Un article aussi sur « les dégâts de la
défonce » sachant que l’alcool accroît considérablement les accidents
de la route d’autant qu’il est souvent associé au cannabis et qu’il
« multiplie aussi les actes violents avec les conséquences sociales que
cela entraîne »
. Un point sur la campagne « celui qui conduit c’est celui qui ne boit pas  » prolongée par celle qui met en scène un conducteur baptisé «  Sam  »
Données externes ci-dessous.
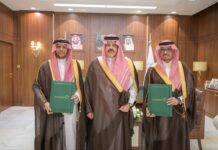 Saudia Cargo and Hail Region Development Authority Partner to Elevate Regional Logistics Saudia Cargo Hail Region Development Authority Regional Logistics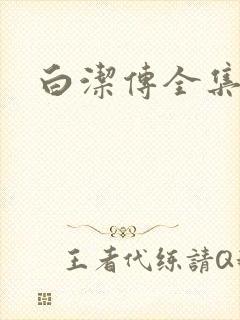 白洁传全集封面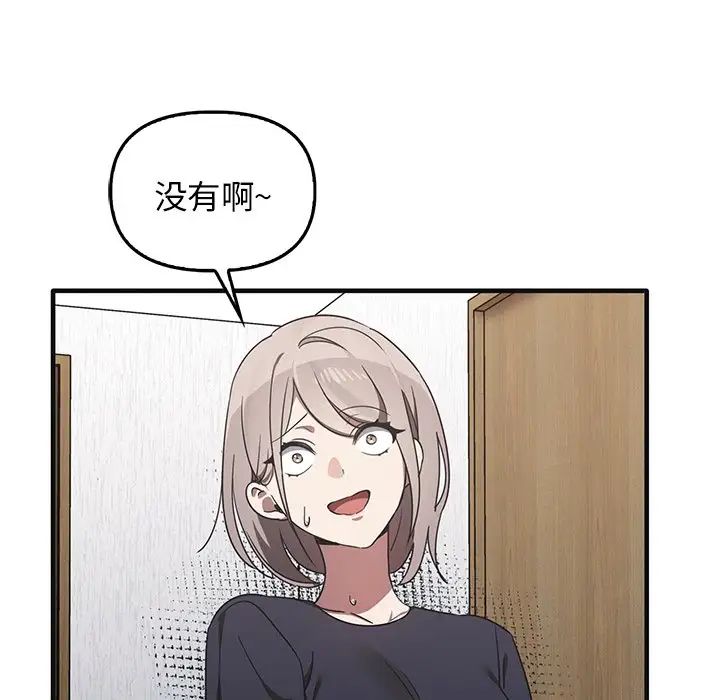 其实很喜欢第12话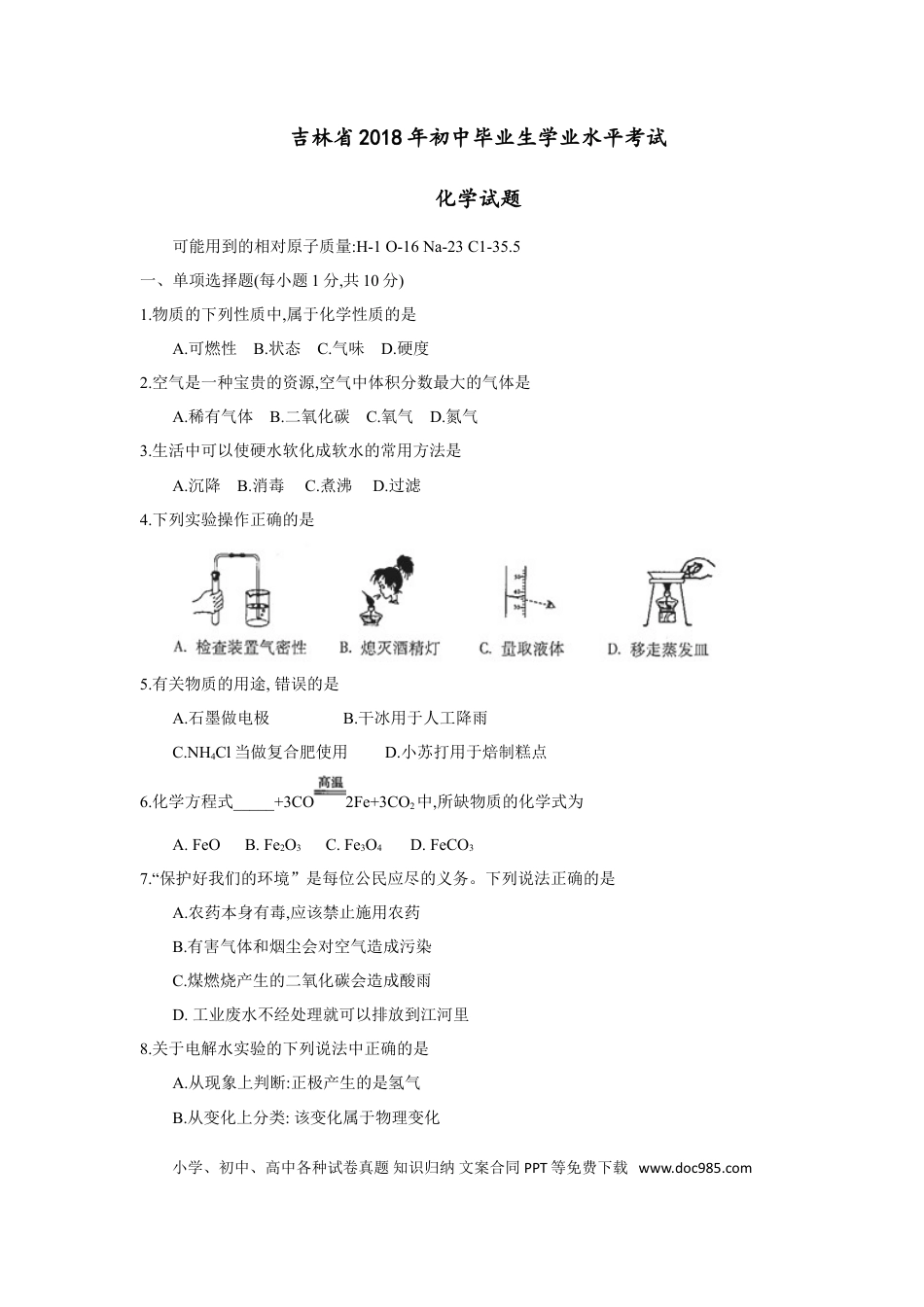 【中考历年真题】2018年吉林省中考化学试题及答案.doc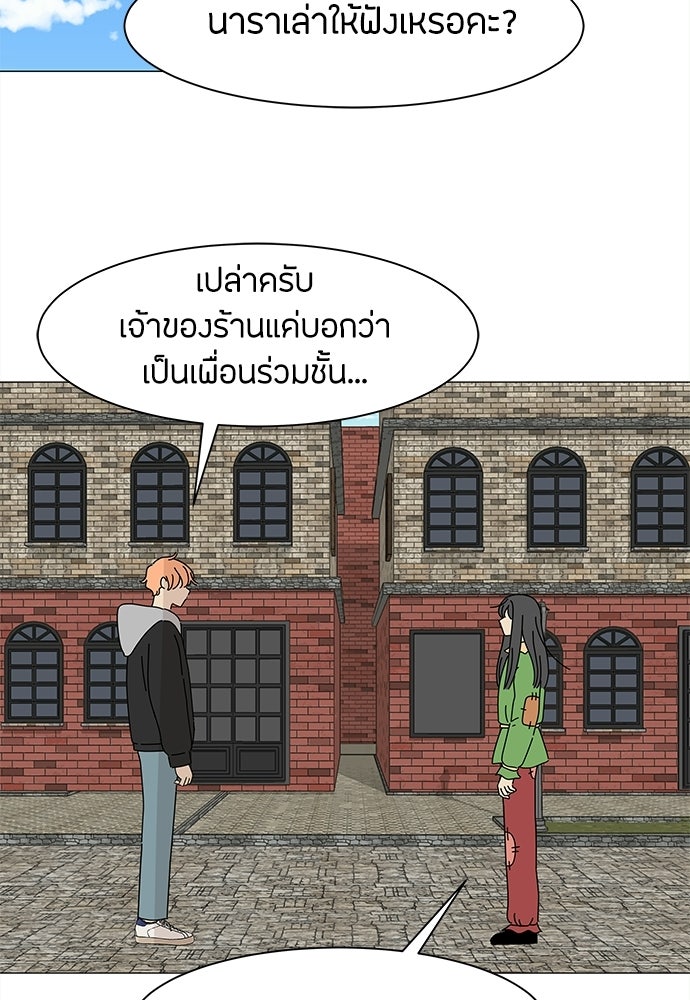 ซลในดินแดนมหัศจรรย์ - หน้า 3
par la sécurité routière. Rappelant que les accidents de la route sont
la première cause de mortalité des 18-24 ans qui représentent 21% des
tués et 9% de la population, le magazine développe les chiffres des
accidents provoqués par l’alcool, pour préciser que deux autres
caractéristiques augmentent le risque d’accidents, le fait que les
jeunes boivent souvent dans plusieurs endroits, ce qui implique des
déplacements, mais aussi le fait qu’ils consomment du cannabis dans ces
soirées puisque seuls 17% des jeunes sont abstinents des deux produits,
sachant que selon une étude publiée au British Medical Journal
« la consommation de cannabis constitue un vrai facteur de risque avec
un effet dose significatif » même si le risque d’accident mortel est
« significativement inférieur à (celui) associé à une alcoolémie
positive ». Pourtant, selon le magazine, « il n’y a pas que les
accidents de la route » et on sait même que certains jeunes « peuvent
se laisser aller, au point paraît-il d’utiliser les éthylotests pour
faire des concours ». 60 Millions de consommateurs qui relève que le Dr
Craplet est critique envers « l’approche restreinte » du conducteur
désigné, précise que pour lui on ne peut pas se contenter d’une
politique de réduction du risque routier car l’alcool est aussi
retrouvé dans «  les situations telles que bagarres ou rapports sexuels non désirés » sachant de plus que la consommation d’alcool peut également conduire à l’alcoolisme.